AN ISOTROPY ANALYSIS FOR SELF-SUPERVISED ACOUSTIC UNIT EMBEDDINGS ON THE ZERO RESOURCE SPEECH CHALLENGE 2021 FRAMEWORK
Jianan Chen (Japan Advanced Institute of Science and Technology); Sakriani Sakti (Japan Advanced Institute of Science and Technology)
-
SPS
IEEE Members: $11.00
Non-members: $15.00
In recent years, self-supervised representation learning has gained much attention for its proven advantages in many downstream tasks. Consequently, various self-supervised representation learning methods have been developed. However, few studies have investigated the resulting embedding space or analyzed why any particular approach performs better than any other.

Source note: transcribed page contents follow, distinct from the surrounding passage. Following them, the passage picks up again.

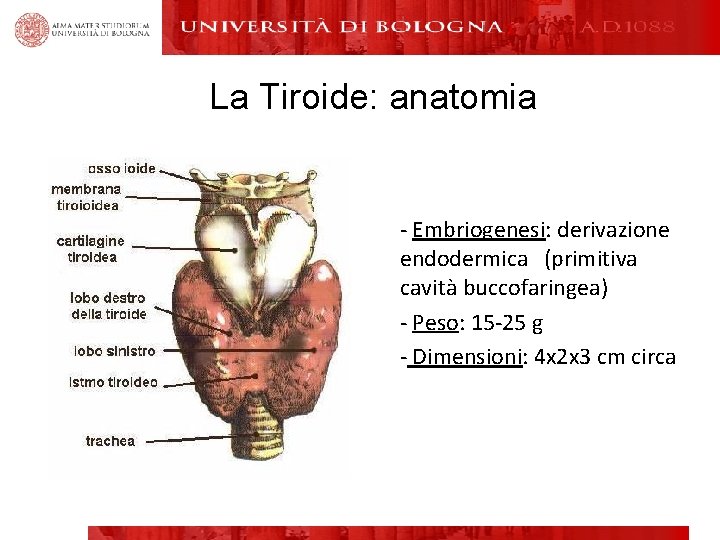 ALMA MATER STUDIORUM
UNIVERSITÀ DI BOLOGNA

UNIVERSITÀ DI BOLOGNA A.D.1088

La Tiroide: anatomia

osso ioide
membrana tiroioidea
cartilagine tiroidea
lobo destro della tiroide
lobo sinistro
istmo tiroideo
trachea

- Embriogenesi: derivazione endodermica (primitiva cavità buccofaringea)
- Peso: 15-25 g
- Dimensioni: 4x2x3 cm circa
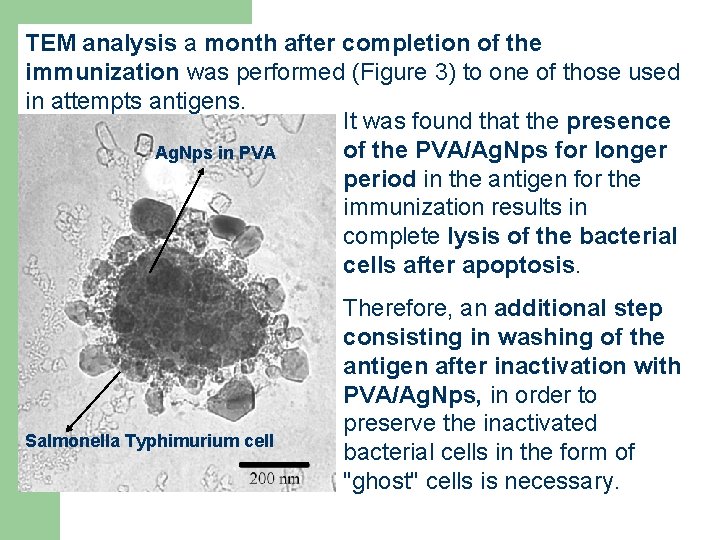 TEM analysis a month after completion of the immunization was performed (Figure 3) to one of those used in attempts antigens.

AgNps in PVA

Salmonella Typhimurium cell

200 nm

It was found that the presence of the PVA/AgNps for longer period in the antigen for the immunization results in complete lysis of the bacterial cells after apoptosis.

Therefore, an additional step consisting in washing of the antigen after inactivation with PVA/AgNps, in order to preserve the inactivated bacterial cells in the form of "ghost" cells is necessary.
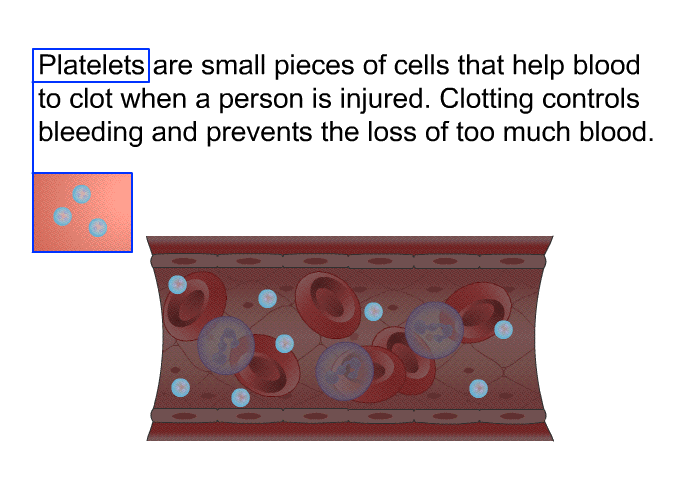 Platelets are small pieces of cells that help blood to clot when a person is injured. Clotting controls bleeding and prevents the loss of too much blood.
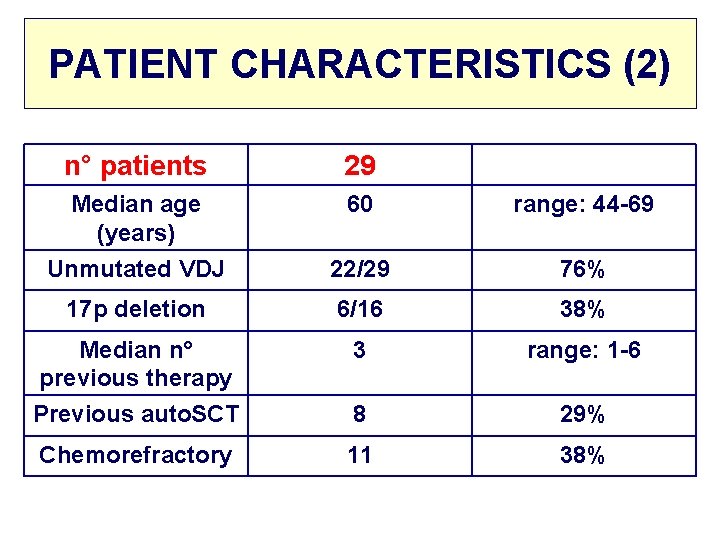 PATIENT CHARACTERISTICS (2)

| n° patients | 29 | |
|---|---|---|
| Median age (years) | 60 | range: 44-69 |
| Unmutated VDJ | 22/29 | 76% |
| 17p deletion | 6/16 | 38% |
| Median n° previous therapy | 3 | range: 1-6 |
| Previous autoSCT | 8 | 29% |
| Chemorefractory | 11 | 38% |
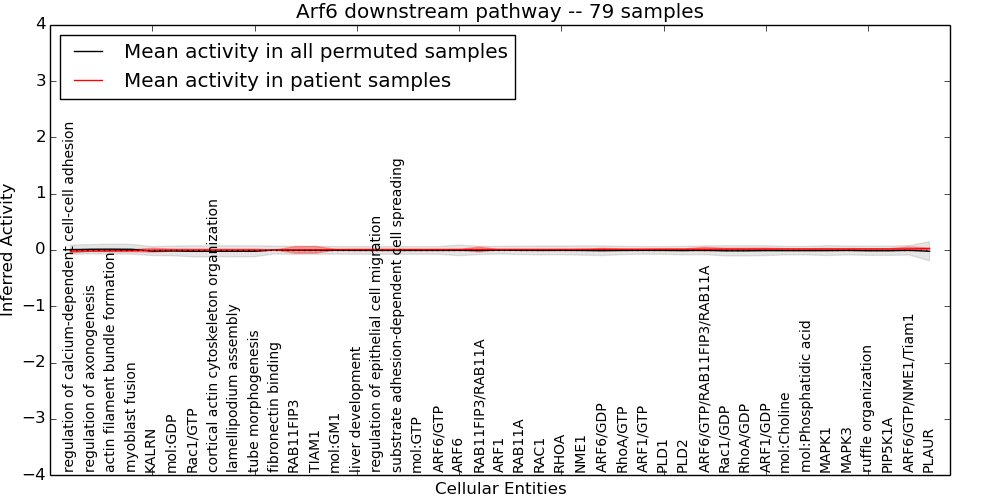 Arf6 downstream pathway -- 79 samples

Mean activity in all permuted samples
Mean activity in patient samples

Inferred Activity

4
3
2
1
0
−1
−2
−3
−4

regulation of calcium-dependent cell-cell adhesion
regulation of axonogenesis
actin filament bundle formation
myoblast fusion
KALRN
mol:GDP
Rac1/GTP
cortical actin cytoskeleton organization
lamellipodium assembly
tube morphogenesis
fibronectin binding
RAB11FIP3
TIAM1
mol:GM1
liver development
regulation of epithelial cell migration
substrate adhesion-dependent cell spreading
mol:GTP
ARF6/GTP
ARF6
RAB11FIP3/RAB11A
ARF1
RAB11A
RAC1
RHOA
NME1
ARF6/GDP
RhoA/GTP
ARF1/GTP
PLD1
PLD2
ARF6/GTP/RAB11FIP3/RAB11A
Rac1/GDP
RhoA/GDP
ARF1/GDP
mol:Choline
mol:Phosphatidic acid
MAPK1
MAPK3
ruffle organization
PIP5K1A
ARF6/GTP/NME1/Tiam1
PLAUR

Cellular Entities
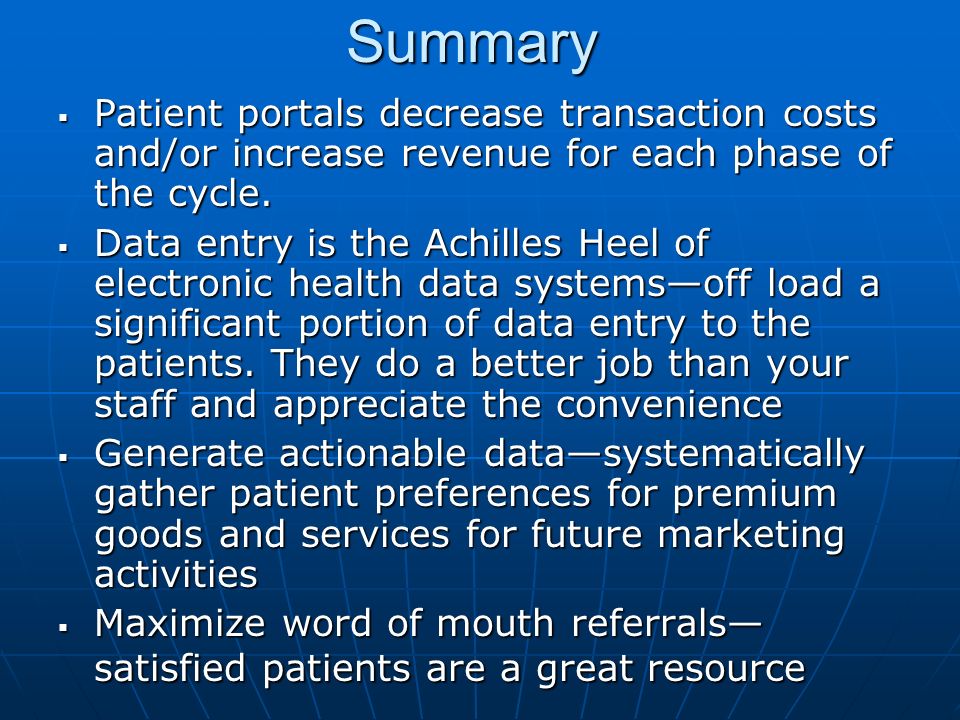 Summary

▪ Patient portals decrease transaction costs and/or increase revenue for each phase of the cycle.

▪ Data entry is the Achilles Heel of electronic health data systems—off load a significant portion of data entry to the patients. They do a better job than your staff and appreciate the convenience

▪ Generate actionable data—systematically gather patient preferences for premium goods and services for future marketing activities

▪ Maximize word of mouth referrals—satisfied patients are a great resource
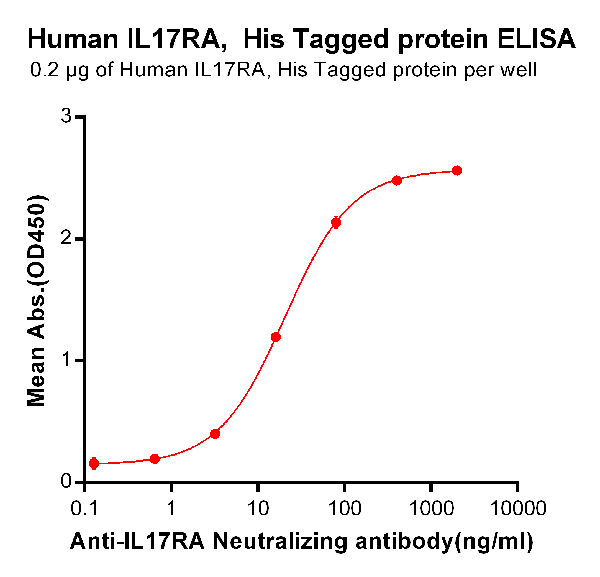 Human IL17RA, His Tagged protein ELISA
0.2 μg of Human IL17RA, His Tagged protein per well

Mean Abs.(OD450)
3
2
1
0
0.1
1
10
100
1000
10000
Anti-IL17RA Neutralizing antibody(ng/ml)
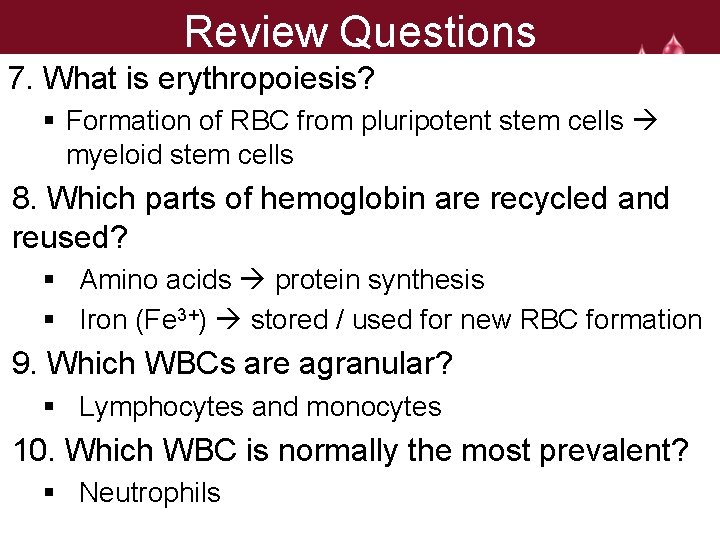 Review Questions

7. What is erythropoiesis?

▪ Formation of RBC from pluripotent stem cells → myeloid stem cells

8. Which parts of hemoglobin are recycled and reused?

▪ Amino acids → protein synthesis
▪ Iron ($Fe^{3+}$) → stored / used for new RBC formation

9. Which WBCs are agranular?

▪ Lymphocytes and monocytes

10. Which WBC is normally the most prevalent?

▪ Neutrophils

Here, we are interested in investigating the geometry in terms of the isotropy of embedding spaces learned by self-supervised speech representation, which can influence the performance in discriminating acoustic units on the Zero Resource Speech Challenge 2021 (ZR2021) framework. Most top systems from the published ZR2021 results are based on the contrastive predictive coding (CPC) technique. Here, we propose using hidden-unit BERT (HuBERT) selfsupervised representation learning, and we provide detailed analyses and comparisons of their isotropies of embedding space, which might influence performance. Furthermore, we use simple yet effective feature fusion techniques to combine both models’ strengths, leading to the ability to reduce the ABX error rate and outperform top models in the ZR2021 dev-other dataset.